CAMBIAMENTO CLIMATICO – Il Summit B20 si chiude oggi: Draghi ha annunciato i “Policy Paper rivolti ai governi del G20, portando a compimento il lavoro durato quasi un anno dalla community che rappresenta oltre 6,5 milioni di imprese. «Anche le imprese e i governi dovrebbero collaborare per affrontare il cambiamento climatico – sottolinea DRAGHI – Sappiamo che i paesi del G20 sono responsabili del 75% delle emissioni globali. La Presidenza italiana del G20 sta lavorando per garantire che manteniamo collettivamente i nostri impegni per limitare il riscaldamento globale a 1,5 gradi rispetto ai livelli preindustriali. È nell’interesse di tutti raggiungere questo obiettivo. La Banca centrale europea, la mia ex casa, stima che il cambiamento climatico senza restrizioni causerà un calo del 40% della produttività delle aziende entro il 2050. Abbiamo bisogno di finanziamenti privati su larga scala, insieme a maggiori investimenti pubblici, per accelerare la transizione verso un’economia a basse emissioni di carbonio. Le aziende sono esattamente al centro della transizione ecologica. Dovrai cambiare la tua struttura produttiva, adattarti alle nuove fonti di energia e i governi sono pronti a supportarti». Sempre In merito al cambiamento climatico, Draghi spiega che i governi devono accompagnare imprese e cittadini nella transizione ambientale e fornire chiarezza e coerenza sulle regole, aiutare aziende e lavoratori a cogliere le opportunità di questa trasformazione ed essere pronti a condividere parte del suo onere finanziario. La velocità della transizione deve tenere conto della capacità di adattamento del sistema produttivo. Mantenendo il sostegno pubblico politiche, precondizione necessaria affinché questi cambiamenti siano sostenibili. Insieme, i governi e le imprese possono plasmare un futuro migliore per le nostre società. E il settore privato può dare un aiuto determninante.

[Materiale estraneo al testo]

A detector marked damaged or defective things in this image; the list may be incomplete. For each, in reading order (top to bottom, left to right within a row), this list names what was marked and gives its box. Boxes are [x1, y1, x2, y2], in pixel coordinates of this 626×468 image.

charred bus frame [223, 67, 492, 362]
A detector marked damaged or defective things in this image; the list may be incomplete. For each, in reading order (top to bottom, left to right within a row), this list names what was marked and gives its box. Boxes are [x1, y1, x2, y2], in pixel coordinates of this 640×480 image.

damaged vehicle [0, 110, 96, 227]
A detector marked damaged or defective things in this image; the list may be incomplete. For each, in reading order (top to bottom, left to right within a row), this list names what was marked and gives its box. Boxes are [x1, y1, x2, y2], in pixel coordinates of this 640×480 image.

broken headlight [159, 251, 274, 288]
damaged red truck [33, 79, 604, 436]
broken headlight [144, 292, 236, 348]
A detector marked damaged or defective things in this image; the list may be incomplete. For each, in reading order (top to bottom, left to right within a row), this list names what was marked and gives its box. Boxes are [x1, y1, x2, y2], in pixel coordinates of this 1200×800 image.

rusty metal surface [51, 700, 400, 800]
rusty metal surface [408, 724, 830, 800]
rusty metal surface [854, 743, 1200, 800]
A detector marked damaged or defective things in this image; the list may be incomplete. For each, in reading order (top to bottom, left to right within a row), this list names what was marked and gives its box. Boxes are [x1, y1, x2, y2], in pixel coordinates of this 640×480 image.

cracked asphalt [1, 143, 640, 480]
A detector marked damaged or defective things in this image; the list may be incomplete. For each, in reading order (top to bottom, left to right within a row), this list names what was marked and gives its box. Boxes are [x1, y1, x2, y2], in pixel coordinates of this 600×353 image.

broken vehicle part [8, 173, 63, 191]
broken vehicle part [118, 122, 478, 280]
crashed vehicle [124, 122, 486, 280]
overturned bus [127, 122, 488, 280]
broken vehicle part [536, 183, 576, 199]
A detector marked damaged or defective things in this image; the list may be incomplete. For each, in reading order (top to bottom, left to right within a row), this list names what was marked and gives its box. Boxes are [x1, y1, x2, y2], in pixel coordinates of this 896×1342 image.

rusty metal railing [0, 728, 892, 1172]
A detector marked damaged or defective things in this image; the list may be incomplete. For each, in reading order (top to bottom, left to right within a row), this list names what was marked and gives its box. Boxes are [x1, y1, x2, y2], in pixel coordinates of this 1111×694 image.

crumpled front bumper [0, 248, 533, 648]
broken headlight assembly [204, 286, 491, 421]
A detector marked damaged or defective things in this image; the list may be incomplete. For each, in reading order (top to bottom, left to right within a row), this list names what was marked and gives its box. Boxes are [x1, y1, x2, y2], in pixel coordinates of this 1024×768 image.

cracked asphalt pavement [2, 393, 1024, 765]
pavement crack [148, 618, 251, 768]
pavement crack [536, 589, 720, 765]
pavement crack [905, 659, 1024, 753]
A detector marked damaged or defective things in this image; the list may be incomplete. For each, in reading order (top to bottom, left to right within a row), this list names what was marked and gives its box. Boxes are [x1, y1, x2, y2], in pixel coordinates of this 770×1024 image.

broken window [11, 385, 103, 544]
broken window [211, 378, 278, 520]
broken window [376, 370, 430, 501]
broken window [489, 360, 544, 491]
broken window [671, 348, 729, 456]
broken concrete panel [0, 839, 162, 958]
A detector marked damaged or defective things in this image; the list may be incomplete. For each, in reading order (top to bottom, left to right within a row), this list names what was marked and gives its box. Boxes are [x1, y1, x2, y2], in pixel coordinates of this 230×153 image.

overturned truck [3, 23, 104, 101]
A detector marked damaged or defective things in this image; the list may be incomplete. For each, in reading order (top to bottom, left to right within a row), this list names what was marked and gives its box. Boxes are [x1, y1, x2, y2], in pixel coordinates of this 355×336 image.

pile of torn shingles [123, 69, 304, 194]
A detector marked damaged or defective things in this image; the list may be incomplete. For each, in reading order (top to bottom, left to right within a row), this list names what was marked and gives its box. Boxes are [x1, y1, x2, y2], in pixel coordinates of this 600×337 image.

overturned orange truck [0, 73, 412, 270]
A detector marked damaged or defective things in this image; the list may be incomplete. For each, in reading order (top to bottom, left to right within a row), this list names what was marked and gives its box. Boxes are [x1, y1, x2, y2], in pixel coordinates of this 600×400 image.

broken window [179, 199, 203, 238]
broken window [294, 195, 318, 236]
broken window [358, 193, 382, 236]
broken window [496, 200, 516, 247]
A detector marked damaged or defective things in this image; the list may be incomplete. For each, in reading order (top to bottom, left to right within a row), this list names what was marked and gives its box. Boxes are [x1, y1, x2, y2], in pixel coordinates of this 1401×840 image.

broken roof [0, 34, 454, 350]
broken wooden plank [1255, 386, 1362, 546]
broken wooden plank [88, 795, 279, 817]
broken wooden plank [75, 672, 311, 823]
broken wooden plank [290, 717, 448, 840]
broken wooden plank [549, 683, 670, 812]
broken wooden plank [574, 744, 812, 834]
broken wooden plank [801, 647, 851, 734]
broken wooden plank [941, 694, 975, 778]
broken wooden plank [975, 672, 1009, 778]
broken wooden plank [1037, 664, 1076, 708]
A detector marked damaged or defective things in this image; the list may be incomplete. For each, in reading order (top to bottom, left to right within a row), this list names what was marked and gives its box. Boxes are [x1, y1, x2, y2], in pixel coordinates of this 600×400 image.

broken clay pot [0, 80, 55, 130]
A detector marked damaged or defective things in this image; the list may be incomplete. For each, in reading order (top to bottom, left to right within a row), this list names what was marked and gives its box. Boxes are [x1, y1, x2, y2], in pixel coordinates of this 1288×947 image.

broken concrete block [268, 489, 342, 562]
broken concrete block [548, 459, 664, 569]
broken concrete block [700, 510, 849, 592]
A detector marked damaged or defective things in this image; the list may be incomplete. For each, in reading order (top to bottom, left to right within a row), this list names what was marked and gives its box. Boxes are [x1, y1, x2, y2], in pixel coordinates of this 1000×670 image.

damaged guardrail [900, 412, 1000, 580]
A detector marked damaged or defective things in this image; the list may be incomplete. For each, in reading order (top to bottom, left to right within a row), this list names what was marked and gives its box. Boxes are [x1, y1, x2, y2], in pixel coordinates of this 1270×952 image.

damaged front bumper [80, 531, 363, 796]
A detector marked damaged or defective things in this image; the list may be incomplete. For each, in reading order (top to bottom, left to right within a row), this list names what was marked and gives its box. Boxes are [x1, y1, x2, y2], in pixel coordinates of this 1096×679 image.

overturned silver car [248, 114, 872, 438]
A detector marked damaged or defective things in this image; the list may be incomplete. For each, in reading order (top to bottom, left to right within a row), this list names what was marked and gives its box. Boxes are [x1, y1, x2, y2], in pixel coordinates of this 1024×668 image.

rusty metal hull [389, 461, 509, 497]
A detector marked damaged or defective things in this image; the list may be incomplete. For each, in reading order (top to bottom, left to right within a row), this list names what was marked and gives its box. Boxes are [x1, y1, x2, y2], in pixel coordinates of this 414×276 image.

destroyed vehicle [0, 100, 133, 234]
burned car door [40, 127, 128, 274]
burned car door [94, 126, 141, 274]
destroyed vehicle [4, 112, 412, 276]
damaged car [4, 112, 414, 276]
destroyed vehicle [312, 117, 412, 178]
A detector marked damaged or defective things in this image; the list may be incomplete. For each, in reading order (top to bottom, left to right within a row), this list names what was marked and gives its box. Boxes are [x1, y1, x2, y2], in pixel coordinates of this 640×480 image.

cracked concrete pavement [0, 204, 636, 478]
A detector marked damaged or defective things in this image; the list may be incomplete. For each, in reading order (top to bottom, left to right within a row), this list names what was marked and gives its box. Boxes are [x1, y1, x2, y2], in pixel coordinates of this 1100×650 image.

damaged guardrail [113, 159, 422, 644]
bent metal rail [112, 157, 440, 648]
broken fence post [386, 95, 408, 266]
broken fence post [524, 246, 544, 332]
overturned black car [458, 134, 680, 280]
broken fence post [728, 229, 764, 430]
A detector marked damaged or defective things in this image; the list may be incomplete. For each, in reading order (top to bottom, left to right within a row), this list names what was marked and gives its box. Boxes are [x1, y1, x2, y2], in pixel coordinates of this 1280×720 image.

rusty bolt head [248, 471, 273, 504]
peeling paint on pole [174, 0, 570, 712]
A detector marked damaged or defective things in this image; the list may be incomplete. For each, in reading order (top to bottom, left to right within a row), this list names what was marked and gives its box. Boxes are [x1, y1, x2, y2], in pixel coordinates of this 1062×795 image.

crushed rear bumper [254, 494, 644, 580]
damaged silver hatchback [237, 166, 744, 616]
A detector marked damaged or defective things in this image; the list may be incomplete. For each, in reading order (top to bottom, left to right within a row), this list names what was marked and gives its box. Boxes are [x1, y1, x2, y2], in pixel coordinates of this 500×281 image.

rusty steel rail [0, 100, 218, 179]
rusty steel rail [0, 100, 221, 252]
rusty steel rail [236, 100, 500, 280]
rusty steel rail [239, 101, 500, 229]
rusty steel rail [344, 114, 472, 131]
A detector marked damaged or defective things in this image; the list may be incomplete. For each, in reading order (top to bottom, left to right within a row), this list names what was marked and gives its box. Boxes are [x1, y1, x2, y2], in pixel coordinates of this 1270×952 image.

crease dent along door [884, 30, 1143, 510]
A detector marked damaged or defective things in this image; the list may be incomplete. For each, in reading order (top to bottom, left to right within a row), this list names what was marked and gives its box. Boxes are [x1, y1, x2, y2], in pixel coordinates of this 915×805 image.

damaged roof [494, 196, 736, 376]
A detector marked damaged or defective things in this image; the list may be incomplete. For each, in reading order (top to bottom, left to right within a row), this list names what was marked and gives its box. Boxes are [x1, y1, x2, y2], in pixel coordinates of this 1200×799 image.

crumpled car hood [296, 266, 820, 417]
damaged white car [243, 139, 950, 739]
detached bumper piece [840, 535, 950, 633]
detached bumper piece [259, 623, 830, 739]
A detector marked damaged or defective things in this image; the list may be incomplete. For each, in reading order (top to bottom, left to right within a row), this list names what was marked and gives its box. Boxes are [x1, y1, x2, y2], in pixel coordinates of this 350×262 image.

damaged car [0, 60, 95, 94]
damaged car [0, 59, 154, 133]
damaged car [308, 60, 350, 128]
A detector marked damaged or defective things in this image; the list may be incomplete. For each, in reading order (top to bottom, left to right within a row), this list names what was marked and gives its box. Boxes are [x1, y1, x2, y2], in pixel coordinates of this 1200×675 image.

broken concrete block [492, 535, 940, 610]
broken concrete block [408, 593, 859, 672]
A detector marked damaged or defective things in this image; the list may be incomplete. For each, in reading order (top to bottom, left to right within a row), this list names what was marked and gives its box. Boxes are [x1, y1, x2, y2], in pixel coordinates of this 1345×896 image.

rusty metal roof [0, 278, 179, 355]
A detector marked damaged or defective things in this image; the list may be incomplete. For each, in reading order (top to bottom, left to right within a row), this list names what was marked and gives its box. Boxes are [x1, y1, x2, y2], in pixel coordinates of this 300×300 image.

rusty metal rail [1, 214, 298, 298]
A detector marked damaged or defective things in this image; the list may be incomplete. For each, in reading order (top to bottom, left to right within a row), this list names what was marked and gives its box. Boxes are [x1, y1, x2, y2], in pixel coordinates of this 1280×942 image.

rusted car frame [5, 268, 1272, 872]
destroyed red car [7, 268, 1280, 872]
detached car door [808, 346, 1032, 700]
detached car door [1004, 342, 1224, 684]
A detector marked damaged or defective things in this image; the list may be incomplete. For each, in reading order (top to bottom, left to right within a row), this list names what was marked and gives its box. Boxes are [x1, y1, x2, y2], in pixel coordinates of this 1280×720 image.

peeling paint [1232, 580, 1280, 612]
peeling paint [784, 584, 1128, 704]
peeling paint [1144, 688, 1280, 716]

LOTTA CONTRO LA FAME – «La lotta alla malnutrizione è un altro ambito in cui possiamo lavorare insieme – continua il presidente del Consiglio – La crisi economica e il cambiamento climatico stanno rendendo più difficile raggiungere il nostro obiettivo di fame zero entro il 2030. Le aziende possono donare fondi e forniture di emergenza alle comunità bisognose. Puoi fornire l’accesso ai tuoi sistemi di distribuzione per portare aiuti in aree remote. E puoi aiutare a sviluppare nuovi prodotti convenienti e nutrienti. Dobbiamo mirare a nutrire tutti nel mondo e creare catene alimentari resistenti alle crisi futture. Il ruolo del settore privato nella promozione dell’uguaglianza di genere, il settore pubblico deve anche agire per creare condizioni favorevoli per sbloccare gli investimenti privati. La Presidenza italiana del G20 sta lavorando per preservare e rafforzare l’efficace sistema commerciale multilaterale basato su regole all’interno dell’Organizzazione mondiale del commercio. Vogliamo mantenere un ambiente commerciale aperto, equo e trasparente che possa avvantaggiare aziende, consumatori e lavoratori. Ciò significa promuovere i diritti dei lavoratori, insieme ai sindacati e alle nostre parti sociali. In particolare, dobbiamo affrontare il protezionismo sui prodotti sanitari” è la riflessione del presidente del Consiglio, il quale aggiunge come sia essenziale “assicurarci di avere gli strumenti per combattere questa pandemia e prevenirne di future. Dobbiamo difendere la libera circolazione dei vaccini e delle materie prime necessarie per produrli. Sono fiducioso che il vertice del G20 a Roma alla fine di ottobre raggiungerà un forte impegno per riformare l’OMC».